- [Given passage]:
Good looks in men versus money and power

Hi Miss Love Lab,

Before I ask my question, I just wanted to comment on how lovely you look in your picture on the Ask Love Lab page!

That being said, I was curious about your thoughts on why women who may be allured by a man’s money or power, can seem almost equally or even more so swayed merely by a man’s good looks? Especially in the case when said man has no other resources, including of course, any wealth or power. I have seen some of my closest girlfriends go nuts over a guy just because he had a gorgeous face (or even one that was merely attractive), and most of them also usually shunned men who had other highly desirable attributes, such as high intellect, worldly success, and even (gasp) status. If you can shed any light on this matter, it would be much appreciated!

Thanks,
Arisannah

LOVELAB SAYS:

Hi Arisannah,

Thank you so much for your compliment.

Now to answer your question, I’d like to point out that beauty is not only in the eyes of the beholder. Humans are conditioned to find certain types of traits ‘beautiful’ cross culturally. Certainly, there are geographical and decade-specific variations (TE’s example of the chubbier women) but even that can be boiled down to biological reasons for the most part (in those times chubbier women were of higher status since they could afford to lead more sedentary lifestyles and were more well fed). Nonetheless, there are enduring qualities which human beings respond to (even babies!). To name a few: bilateral symmetry (left side closely matching the right side), closeness to the .7 hip to waist ratio in women (similar in Marylin Monroe and Kate Moss despite their seemingly different body types), well developed cheekbones in both men and women, full lips in women, developed jaw bone in men, healthy skin in both men and women.

Kate Moss: wide hips, small waist

Kate Moss: wide hips, small waist

Most of these traits are determined by the amount of sex hormones we produce (specifically the ratio of the sex hormones) which lead to the development of sexually dimorphic traits during puberty. They signify fertility in women and virility in men; they also signify general fitness in both men and women (health related traits like good skin).

- [Provided information]:
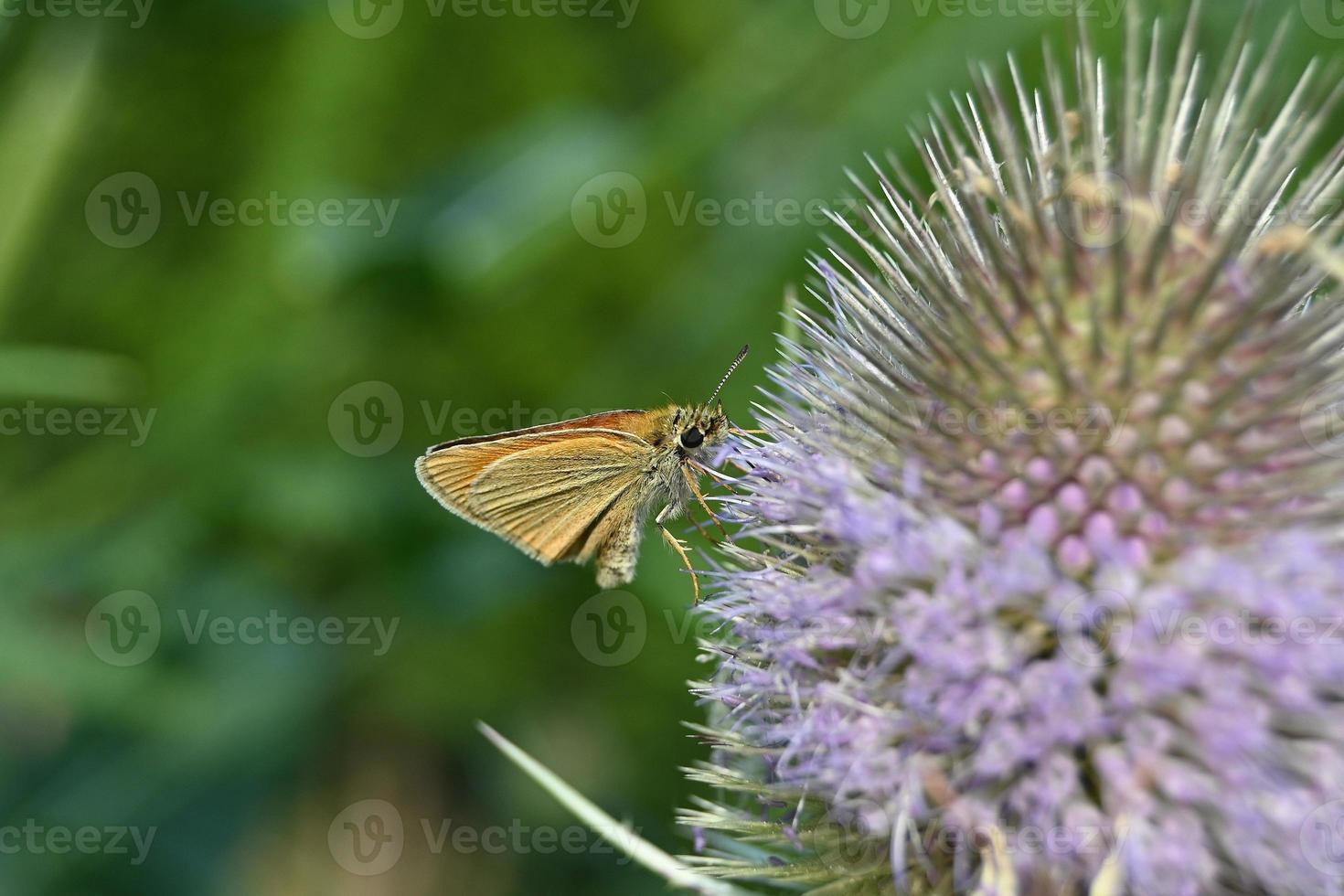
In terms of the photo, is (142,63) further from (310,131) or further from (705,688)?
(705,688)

...

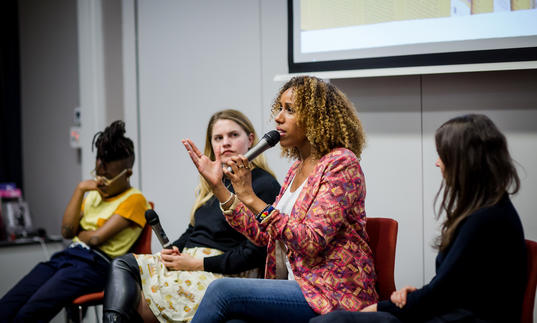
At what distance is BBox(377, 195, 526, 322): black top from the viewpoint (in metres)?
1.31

- [Exercise requirements]:
1/ In the advice column about good looks versus money and power, what does the reply say bilateral symmetry means?
2/ Retype the advice column about good looks from "Before I ask" to "for your compliment.".

- [Answers given]:
1/ It means the left side closely matches the right side.

2/
Before I ask my question, I just wanted to comment on how lovely you look in your picture on the Ask Love Lab page!

That being said, I was curious about your thoughts on why women who may be allured by a man’s money or power, can seem almost equally or even more so swayed merely by a man’s good looks? Especially in the case when said man has no other resources, including of course, any wealth or power. I have seen some of my closest girlfriends go nuts over a guy just because he had a gorgeous face (or even one that was merely attractive), and most of them also usually shunned men who had other highly desirable attributes, such as high intellect, worldly success, and even (gasp) status. If you can shed any light on this matter, it would be much appreciated!

Thanks,
Arisannah

LOVELAB SAYS:

Hi Arisannah,

Thank you so much for your compliment.